Mecillinam is highly active in vitro against Chlamydia spp. We aimed to determine whether mecillinam should be evaluated further as treatment for genital Chlamydia trachomatis infection. The study was conducted at an open-access clinic for sexually transmitted infections in Oslo, Norway. We planned to include 50 patients. Participants were asymptomatic, heterosexual male patients with a first-void urine sample found to be positive for C. trachomatis by PCR. Treatment consisted of 400 mg of pivmecillinam hydrochloride three times a day for 7 days. A test-of-cure sample, a medication diary and a questionnaire were returned by the participants, and they were used to evaluate treatment outcome, compliance, risk of reinfection and theoretical percentage of time above MIC (t/MIC %). The study was registered in Eudra-CT (no. 2013-002379-179) and clinicaltrals.gov (NCT02083276). The study was discontinued after including 20 patients, due to a high failure rate.
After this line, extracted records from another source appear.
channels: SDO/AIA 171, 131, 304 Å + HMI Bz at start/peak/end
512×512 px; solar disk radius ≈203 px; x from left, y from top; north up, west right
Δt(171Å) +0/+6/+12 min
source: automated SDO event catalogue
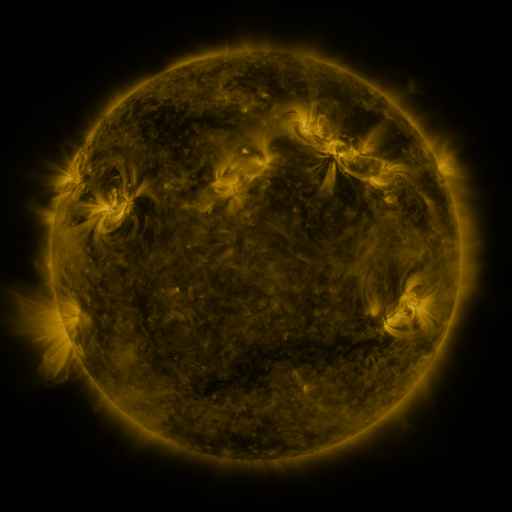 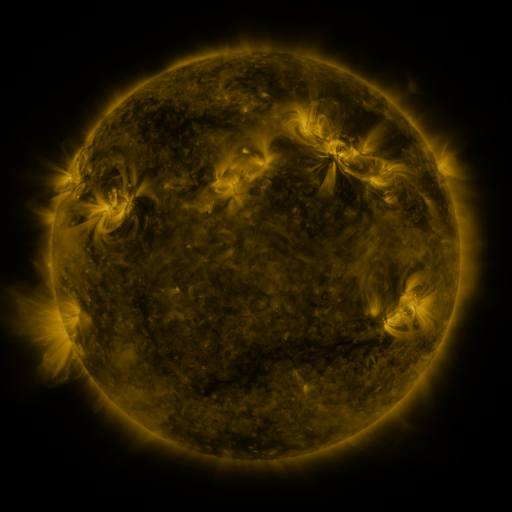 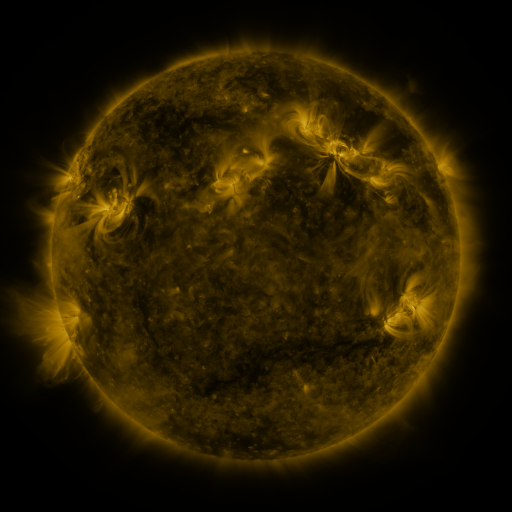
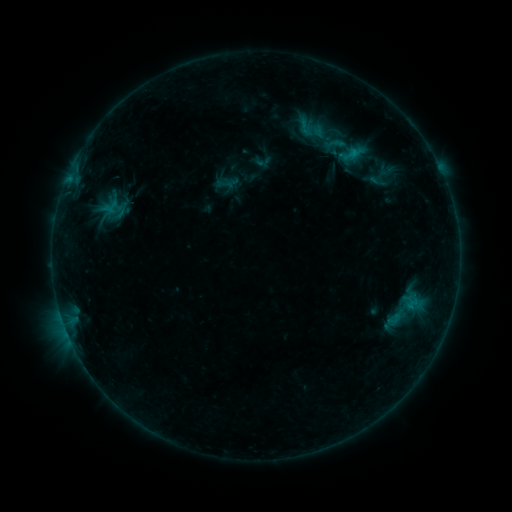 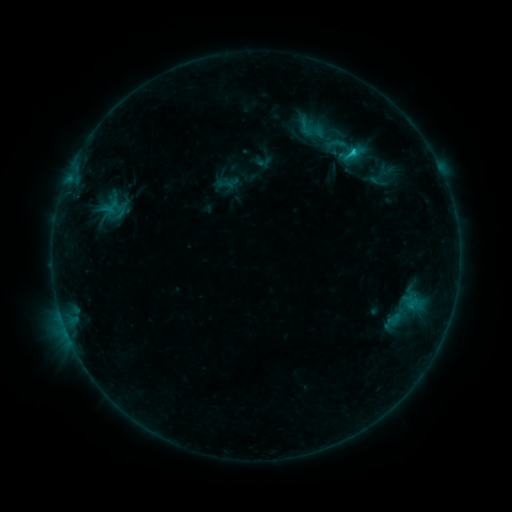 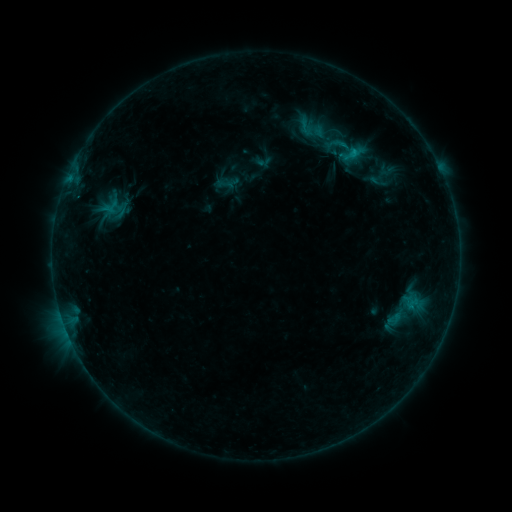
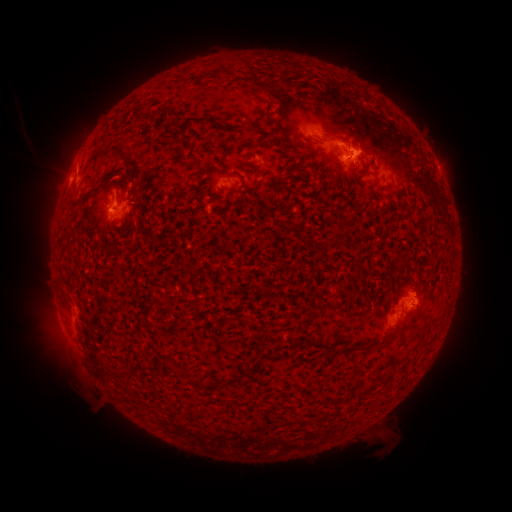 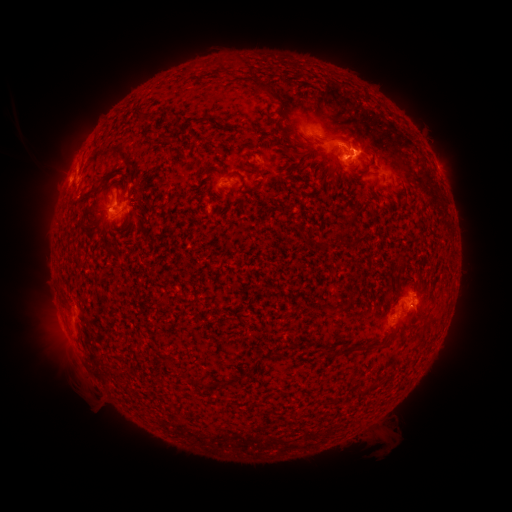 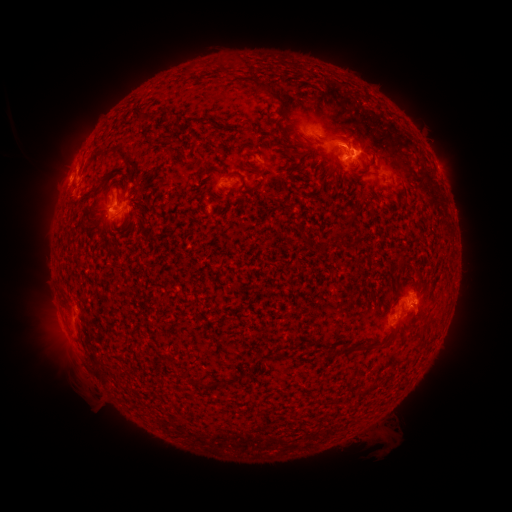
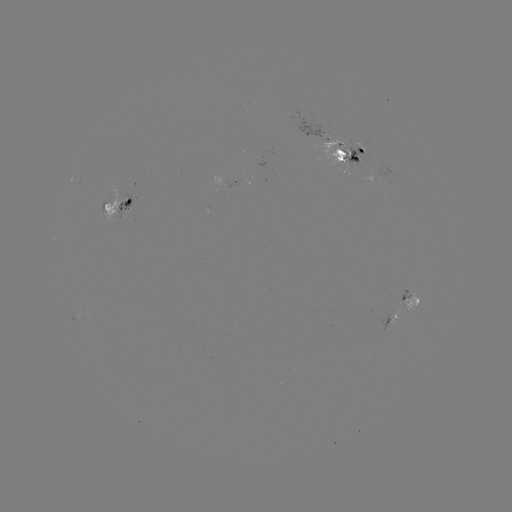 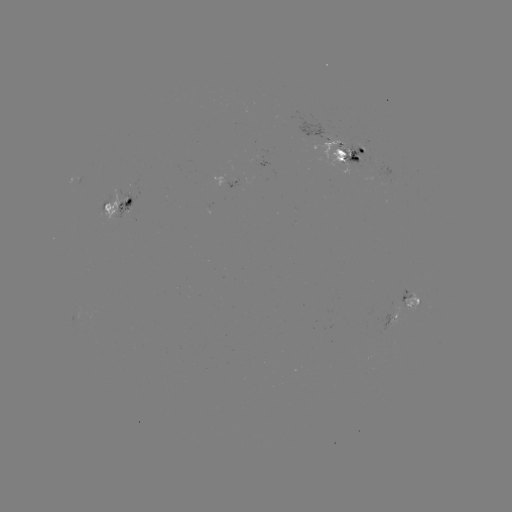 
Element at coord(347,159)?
C1.4 flare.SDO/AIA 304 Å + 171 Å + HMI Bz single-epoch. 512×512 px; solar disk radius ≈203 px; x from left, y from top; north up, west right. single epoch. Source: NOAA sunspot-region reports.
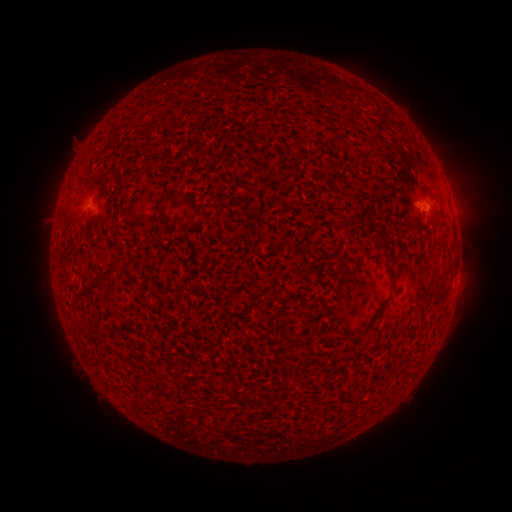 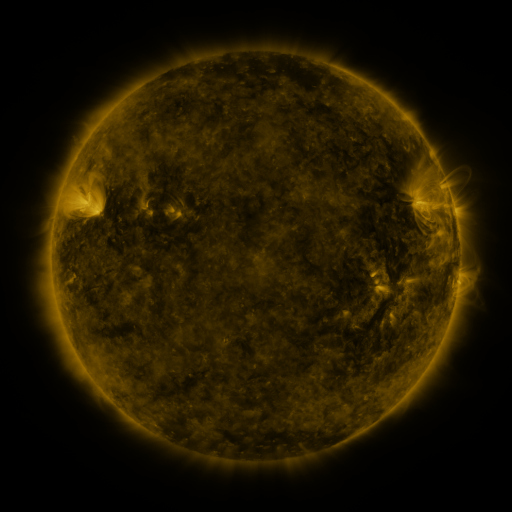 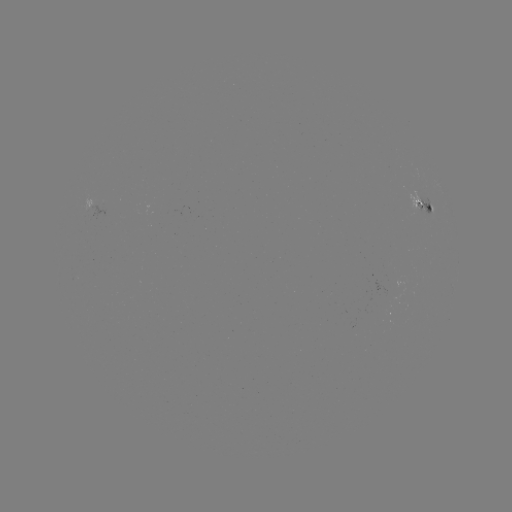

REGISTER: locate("spotted active region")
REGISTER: [422, 208][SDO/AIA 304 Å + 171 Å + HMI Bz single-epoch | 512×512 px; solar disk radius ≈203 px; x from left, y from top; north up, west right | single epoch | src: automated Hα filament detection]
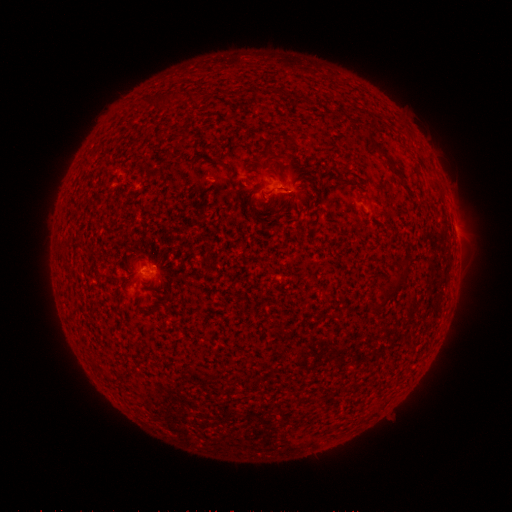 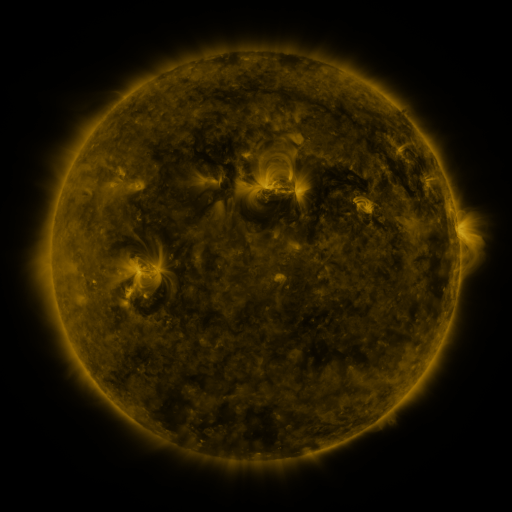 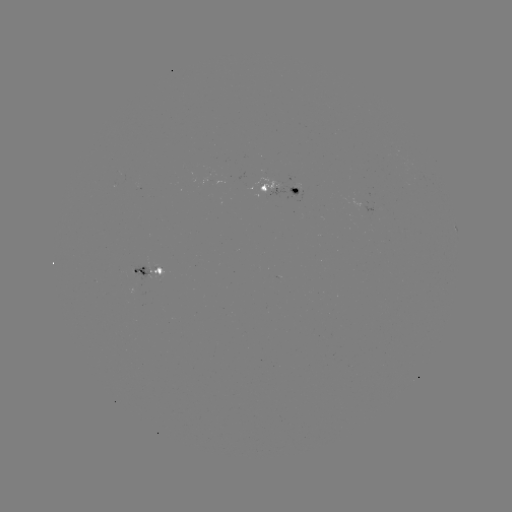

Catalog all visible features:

Only two of the 17 participants who delivered a test-of-cure sample were cured. Three participants reported condomless sex before the follow-up sample. When the average or most favourable pharmacokinetics (PK)/pharmacodynamics (PD) reported from other studies were applied in a theoretical model, the estimated t/MIC % was above 50% for all of the 15 participants returning a medication diary. Using the least favourable PK/PD, no participant had t/MIC % of >36%. The mean dose interval was 8 h 36 min (standard deviation 3 h 12 min). A low cure rate combined with uncertainty about intracellular availability and attained t/MIC % makes mecillinam an unattractive candidate for further evaluation as treatment for genital C. trachomatis infection.